Pour (enfin!) répondre à la question posée par Raspoutine, à savoir : « Ne penses-tu pas que, si le Wankel s'était imposé il y a 30 ans et si les différents fabricants automobiles l'avait fait compétitivement progressé (comme pour les moteurs à pistons) depuis, aujourd’hui son rendement serait du même ordre qu'un bon moteur à piston actuel? »
Je répondrai ce qui suit…
Autant les défenseurs de ce moteur si unique et particulier (dont je fais partie) se plaisent à y croire, autant il est difficile de se prononcer car tout cela ne serait que suppositions, bien évidemment.
Néanmoins, je vais tenter, non pas d’y répondre (je n’en ai pas la prétention), mais simplement de donner mon avis le plus objectivement possible.
Pour ce faire, j’aimerais considérer la chose dans sa globalité historique. Je vais donc essayer de repositionner l’existence (ou plutôt les chances de survie) du Wankel à trois époque différentes. D’abord au début du vingtième siècle, époque de l’essor du moteur à explosion à piston traditionnel, ensuite le milieu des années soixante quand le Wankel s’est fait connaître mondialement et finalement aujourd’hui. La raison pour laquelle je procède de la sorte nous permettra de mieux tirer des conclusions, du moins je l’espère.

- _Matériel_:
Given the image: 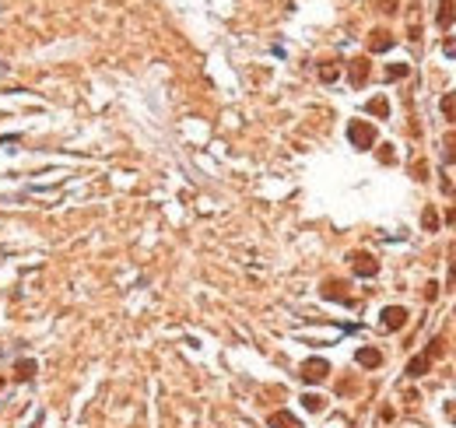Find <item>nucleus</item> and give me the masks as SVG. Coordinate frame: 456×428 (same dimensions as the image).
I'll return each mask as SVG.
<instances>
[{"label": "nucleus", "instance_id": "f257e3e1", "mask_svg": "<svg viewBox=\"0 0 456 428\" xmlns=\"http://www.w3.org/2000/svg\"><path fill=\"white\" fill-rule=\"evenodd\" d=\"M326 372H330V365H326L323 358H309V362L302 365V379H305V383H319V379H326Z\"/></svg>", "mask_w": 456, "mask_h": 428}, {"label": "nucleus", "instance_id": "f03ea898", "mask_svg": "<svg viewBox=\"0 0 456 428\" xmlns=\"http://www.w3.org/2000/svg\"><path fill=\"white\" fill-rule=\"evenodd\" d=\"M348 137L355 140L358 148H369V144H372V137H376V130H372L369 123H351V130H348Z\"/></svg>", "mask_w": 456, "mask_h": 428}, {"label": "nucleus", "instance_id": "7ed1b4c3", "mask_svg": "<svg viewBox=\"0 0 456 428\" xmlns=\"http://www.w3.org/2000/svg\"><path fill=\"white\" fill-rule=\"evenodd\" d=\"M404 319H407L404 309H382V327H386V330H400Z\"/></svg>", "mask_w": 456, "mask_h": 428}, {"label": "nucleus", "instance_id": "20e7f679", "mask_svg": "<svg viewBox=\"0 0 456 428\" xmlns=\"http://www.w3.org/2000/svg\"><path fill=\"white\" fill-rule=\"evenodd\" d=\"M270 428H298V421L291 418V414H284V411H281V414L270 418Z\"/></svg>", "mask_w": 456, "mask_h": 428}, {"label": "nucleus", "instance_id": "39448f33", "mask_svg": "<svg viewBox=\"0 0 456 428\" xmlns=\"http://www.w3.org/2000/svg\"><path fill=\"white\" fill-rule=\"evenodd\" d=\"M355 271H358V274H365V277H369V274H376V263H372L369 256H355Z\"/></svg>", "mask_w": 456, "mask_h": 428}, {"label": "nucleus", "instance_id": "423d86ee", "mask_svg": "<svg viewBox=\"0 0 456 428\" xmlns=\"http://www.w3.org/2000/svg\"><path fill=\"white\" fill-rule=\"evenodd\" d=\"M358 362H361V365H369V369H372V365H379V351H358Z\"/></svg>", "mask_w": 456, "mask_h": 428}, {"label": "nucleus", "instance_id": "0eeeda50", "mask_svg": "<svg viewBox=\"0 0 456 428\" xmlns=\"http://www.w3.org/2000/svg\"><path fill=\"white\" fill-rule=\"evenodd\" d=\"M369 113H379V116H386V113H390V105H386L382 98H376V102H369Z\"/></svg>", "mask_w": 456, "mask_h": 428}, {"label": "nucleus", "instance_id": "6e6552de", "mask_svg": "<svg viewBox=\"0 0 456 428\" xmlns=\"http://www.w3.org/2000/svg\"><path fill=\"white\" fill-rule=\"evenodd\" d=\"M18 372H21L18 379H28V376L35 372V362H21V365H18Z\"/></svg>", "mask_w": 456, "mask_h": 428}, {"label": "nucleus", "instance_id": "1a4fd4ad", "mask_svg": "<svg viewBox=\"0 0 456 428\" xmlns=\"http://www.w3.org/2000/svg\"><path fill=\"white\" fill-rule=\"evenodd\" d=\"M302 404H305V407H309V411H319V407H323V400H319V397H305Z\"/></svg>", "mask_w": 456, "mask_h": 428}]
</instances>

- _Actions demandées_:
• A. Recopiez fidèlement le passage du texte sur le moteur Wankel qui commence aux mots « Je répondrai ce » et s'arrête après « suppositions, bien évidemment. ».
• B. Poursuivez le texte sur le moteur Wankel en reprenant juste après sa dernière phrase.

- _Réponses aux consignes_:
• A.
Je répondrai ce qui suit…
Autant les défenseurs de ce moteur si unique et particulier (dont je fais partie) se plaisent à y croire, autant il est difficile de se prononcer car tout cela ne serait que suppositions, bien évidemment.

• B.
Commençons donc par le début du 20ième siècle. A cette époque les idées de concept de moteur rotatif étaient déjà légion mais la technologie et la précision des outils de fabrication ne permettaient tout simplement pas de le réaliser. Le moteur conventionnel et son principe cylindre/piston/segment était de loin plus accessible, maîtrisable et transposable à l’industrialisation. Voilà donc cette première étape écartée, trop en avance sur son temps le rotatif!
Passons maintenant aux années soixante, époque où le Wankel a été industrialisé. A cette époque les techniques de fabrication avaient suffisamment progressé pour permettre le développement et l’industrialisation du moteur Wankel… Mais sans pour autant avoir réglé ses problèmes liés à sa fiabilité et à sa consommation excessive en carburant (et en huile). Néanmoins la présentation du moteur Wankel par NSU fut un coup médiatique sans précédent dans l’histoire automobile, à tel point que tout constructeur qui se respecte y allait de son prototype équipé de ce fameux moteur (NSU et Mazda bien sûr, mais aussi Mercedes, GM et Citroën étaient les plus actifs).
En l’espace de quelques années le moteur Wankel était devenu le moteur du futur ! Il faut cependant relativiser cet engouement car n’oublions pas que nous sommes en plein dans les « Golden Sixties » où rien ne semble impossible (on avait tout de même marché sur la lune !) et l’enthousiasme général était presque de rigueur…
Cependant cet enthousiasme n’a vraiment convaincu qu’un seul constructeur (autre que NSU, le promoteur du concept) à franchir le pas de la commercialisation, on parle bien de Mazda.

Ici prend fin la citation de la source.